5th July – Threat Intelligence Report

For the latest discoveries in cyber research for the week of 5th July, please download our Threat Intelligence Bulletin.

Top Attacks and Breaches

• Check Point Research has discovered an ongoing cyber espionage operation targeting the Afghan government. Believed to be the Chinese-speaking hacker group known as “IndigoZebra”, the threat actors behind the espionage leveraged Dropbox to infiltrate the Afghan National Security Council (NSC). This is the latest in longer-running activity targeting other Central Asian countries, Kyrgyzstan and Uzbekistan, since at least 2014.

Check Point Harmony Mail, Harmony Endpoint and Threat Emulation provide protection against this threat

• REvil ransomware has targeted multiple Manages Service Providers (MSPs) and their customers in a recent supply chain attack. Threat actors successfully implanted a malicious software update for IT Company Kaseya’s VSA patch management and client monitoring tool, which included the malware installer. An estimated 1000 companies have been impacted by this attack.

Check Point Harmony Endpoint provides protection against this threat

• Swedish supermarket chain Coop disclosed it has been hit by a recent Kaseya supply chain ransomware attack. The supermarket chain has shut down approximately 500 stores as a result of the attack.

Check Point Harmony Endpoint provides protection against this threat

• LinkedIn has suffered a Data breach offering over 700 million users’ data for sale in a darknet forum.
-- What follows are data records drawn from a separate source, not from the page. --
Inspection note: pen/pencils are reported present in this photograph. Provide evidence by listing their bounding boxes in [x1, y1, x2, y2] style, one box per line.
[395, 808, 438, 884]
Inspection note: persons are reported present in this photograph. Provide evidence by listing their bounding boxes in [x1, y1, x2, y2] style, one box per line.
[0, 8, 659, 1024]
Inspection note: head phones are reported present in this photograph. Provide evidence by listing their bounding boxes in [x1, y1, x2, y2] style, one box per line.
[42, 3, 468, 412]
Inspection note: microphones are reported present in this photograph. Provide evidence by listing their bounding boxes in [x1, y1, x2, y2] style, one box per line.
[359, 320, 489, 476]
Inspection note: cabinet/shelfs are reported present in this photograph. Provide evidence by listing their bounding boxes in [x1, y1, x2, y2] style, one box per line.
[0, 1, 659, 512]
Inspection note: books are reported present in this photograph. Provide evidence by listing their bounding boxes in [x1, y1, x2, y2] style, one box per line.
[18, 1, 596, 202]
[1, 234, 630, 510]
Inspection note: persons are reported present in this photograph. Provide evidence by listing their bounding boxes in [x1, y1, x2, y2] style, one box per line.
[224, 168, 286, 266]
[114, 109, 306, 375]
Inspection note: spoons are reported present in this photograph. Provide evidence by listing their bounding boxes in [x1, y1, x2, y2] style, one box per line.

The data includes email addresses, gender, full names, industrial information, and phone numbers.
• MonPass, Mongolia’s major certificate authority’s website, has been breached by an unknown threat actor in a supply chain attack to distribute a backdoor via its installer software with Cobalt Strike binaries. The Trojanized client was available for download between Fab 8^th and Mar 3^rd.
• Researchers have discovered 9 malicious Android apps on Google Play that steal Facebook users’ logins and passwords. The Trojans were spread as harmless software and were installed more than 5 million times.
• US-based global insurance brokerage and risk management firm Arthur J. Gallagher (AJG) has suffered a data breach following a ransomware attack that hit its system in late September. The data leaked includes customers’ personal, financial, and health information.

Vulnerabilities and Patches

• Microsoft warns of a critical “PrintNightmare” flaw (CVE-2021-34527) being exploited in the wild. The remote code execution (RCE) vulnerability affecting Windows Print Spooler is yet to be patched.
• A critical firmware vulnerability has been discovered in Microsoft NETGEAR router models. According to experts, the vulnerability is acting as a stepping stone to move parallel within the network.
• Microsoft urges Azure users to update PowerShell versions 7.0 and 7.1 to address a remote code execution vulnerability (CVE-2021-26701) that was fixed earlier this year.
• A remote code execution vulnerability has been identified in the Adobe Experience Manager content-management system, used by MasterCard, LinkedIn, and Sony PlayStation consumers.

Threat Intelligence Reports

• Babuk ransomware is being used in an ongoing campaign targeting victims worldwide. The Babuk operators halted their operations at the end of April after attacking the Washington DC police department. Since then, the malware builder was published by the threat actor and uploaded to VirusTotal.

Check Point Harmony Endpoint provides protection against this threat

• The Indexsinas SMB worm that uses former NSA cyberweapons, ultimately dropping cryptominers on targeted machines, has been spotted targeting healthcare, education, and telecommunications sectors in an ongoing campaign.
• A new module of TrickBot has been found. The Banking Trojan, known for stealing credentials and delivering follow-on ransomware, has added man-in-the-browser capabilities for stealing online banking credentials, potentially signaling a coming boost in fraud attacks.

Check Point Threat Emulation and Anti-Bot provide protection against this threat (Trojan-Banker.Win32.TrickBot)

• REvil ransomware has released a version for Linux operating system and is targeting VMware’s ESXi virtual machine management software and network-attached storage (NAS) devices.
• Researchers have revealed a new Mirai-inspired botnet called “mirai_ptea” that leverages a vulnerability in KGUARD digital video recorders (DVR) to carry out distributed denial-of-service (DDoS) attacks.